5. Accountability, Monitoring, Evaluation, Communication and Partnerships: $13 million for 30 projects, including $1.4 to the Great Lakes Observing System for tributary monitoring.

3 thoughts on “Top 10 Great Lakes Restoration Initiative grant finalists account for 37 percent of funds

  1. Cat Island chain (lower Green Bay) is NOT part of the Apostle Islands (Lake Superior) …

  2. There are a few other very notable things about how the grants came down. First, looking at the overall list, it is immediately clear that NGOs working on public outreach and policy issues received virtually no money at all, certainly none in the Toxics category. Although Toxics represents $41 million of the total, and is second on the list of total funding, this figure is somewhat misleading – none of it addresses green chemistry,toxics policy work, research on alternatives and substitutions, for example, and virtually all of the projects are specific and narrow and rarely represent the kind of work necessary for real policy change and the promotion of public-private collaboration necessary to push policy forward.

    Which is not to say that the projects which will receive funding are undeserving or won’t contribute to pollution prevention/remediation, but the absence of major NGOs from this category should be distressing to everyone. It was also disheartening to see some organizations who did get money, who have received big money in the past, and from the perspective of many citizens who have dealt with them, haven’t achieved anything, but turn out to be big winners again with the same old same old.

    It cannot be left only to private foundations to shoulder the cost of supporting the critical work of NGOs and public policy organizations, especially in the current economy. To the contrary, funding these organizations must be seen as an essential aspect of federal funding for the environment in general, and the Great Lakes in particular because unless these organizations receive support, the playing field on which the battle over who will determine the fate of the Lakes will be even more uneven than it is today.

    What we are seeing today is that Federal funding is going into many projects that should have been supported by state funding, except the states can’t afford to do it and the situation is critical; the inevitable result is that NGOs and policy fall to the bottom of the pile.
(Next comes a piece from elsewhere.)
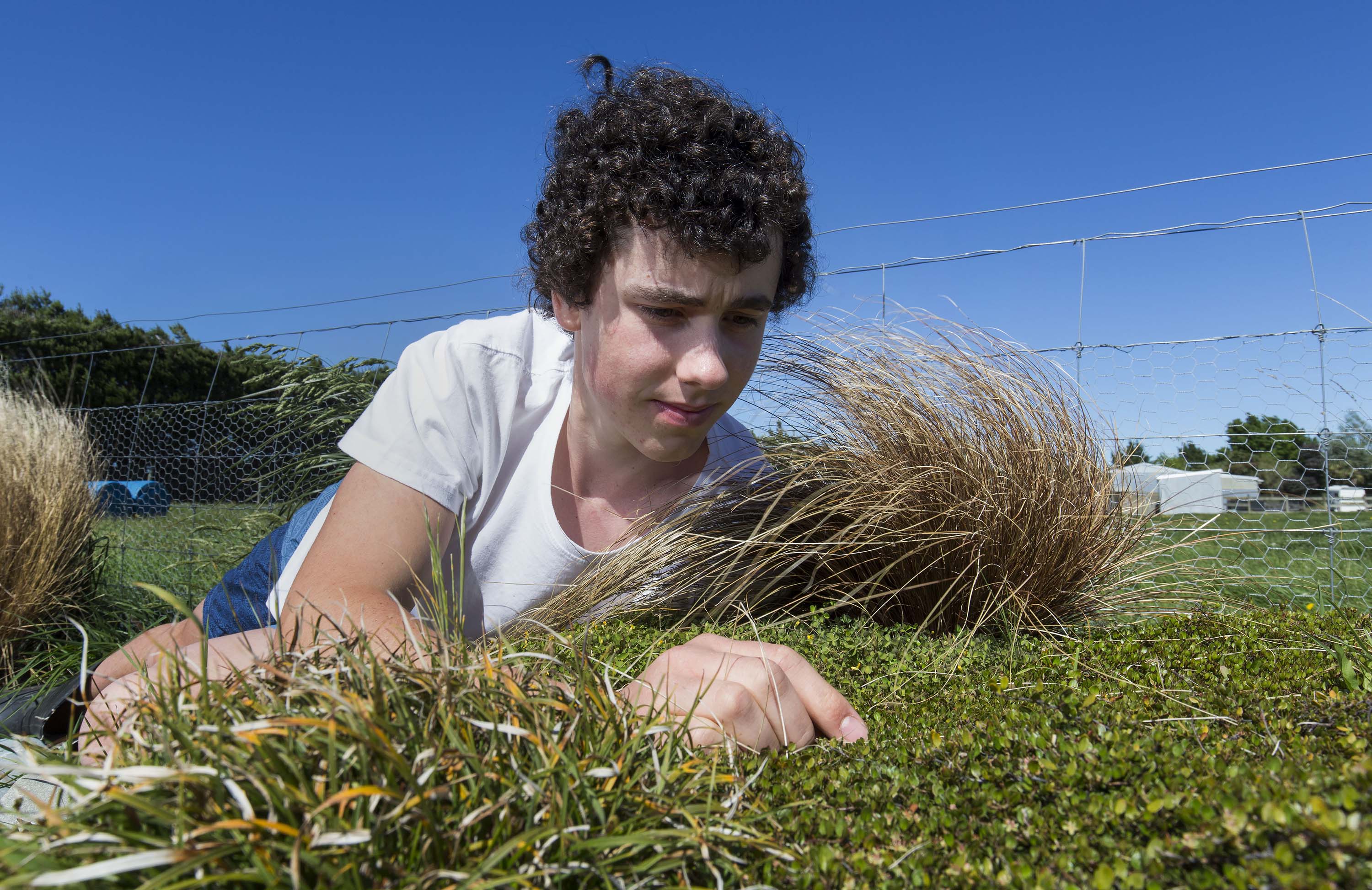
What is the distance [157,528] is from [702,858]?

This is a wholly untenable situation.

    Let me be clear that I am not against funding many of the initiatives which will receive funding because they are very important; certainly research, remediation, the fight against invasives, etc. must be supported. I’m just as interested is seeing restoration projects as anyone – who wouldn’t be in favor of saving wetlands, critters, nearshore areas, watersheds, etc.? But there should be a better balance of funding which includes NGOs working on policy, toxics, green chemistry, etc. throughout the Basin.
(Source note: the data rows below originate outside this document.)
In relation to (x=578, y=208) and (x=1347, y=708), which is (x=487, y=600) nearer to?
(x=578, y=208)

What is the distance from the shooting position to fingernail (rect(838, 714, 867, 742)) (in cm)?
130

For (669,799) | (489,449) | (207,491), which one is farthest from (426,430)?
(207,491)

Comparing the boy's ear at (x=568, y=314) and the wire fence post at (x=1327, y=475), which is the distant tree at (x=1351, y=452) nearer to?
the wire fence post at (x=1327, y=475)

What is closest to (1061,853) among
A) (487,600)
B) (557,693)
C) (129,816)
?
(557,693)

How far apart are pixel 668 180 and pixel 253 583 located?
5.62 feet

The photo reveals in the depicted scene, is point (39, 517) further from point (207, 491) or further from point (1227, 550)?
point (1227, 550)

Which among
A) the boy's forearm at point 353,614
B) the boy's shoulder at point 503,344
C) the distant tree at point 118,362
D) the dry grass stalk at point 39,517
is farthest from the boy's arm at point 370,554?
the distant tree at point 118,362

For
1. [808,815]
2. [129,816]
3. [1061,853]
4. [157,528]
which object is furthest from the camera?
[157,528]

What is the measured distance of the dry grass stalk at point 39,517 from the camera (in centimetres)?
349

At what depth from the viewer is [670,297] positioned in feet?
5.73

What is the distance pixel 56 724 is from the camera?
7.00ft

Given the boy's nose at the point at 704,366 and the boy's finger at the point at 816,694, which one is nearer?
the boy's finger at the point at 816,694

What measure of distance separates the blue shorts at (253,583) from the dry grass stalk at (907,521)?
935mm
    The reason for omission of many of these proposals is that they were unable to provide specific quantifiable outcomes and measurable results within relatively short time frames. But anyone who has ever worked on toxics knows that it takes a long time to see results, that are often extremely difficult to quantify, but that over the long run they can have major impact. Just take a look at the state and local toxics initiatives around the Great Lakes and beyond; just take a look at some of Lisa Jackson’s recent comments on toxics policy – many of them have their origin in the long hard work of science and policy issues brought forward by NGOs for decades, and much of the work that revealed the need for these policies originated in the Great Lakes decades ago.

    Let’s cheer the good news that money is coming into vital projects in the Great Lakes, but let’s not forget that until all aspects of saving the Lakes have the capacity to carry out their work, there is still a very long way to go.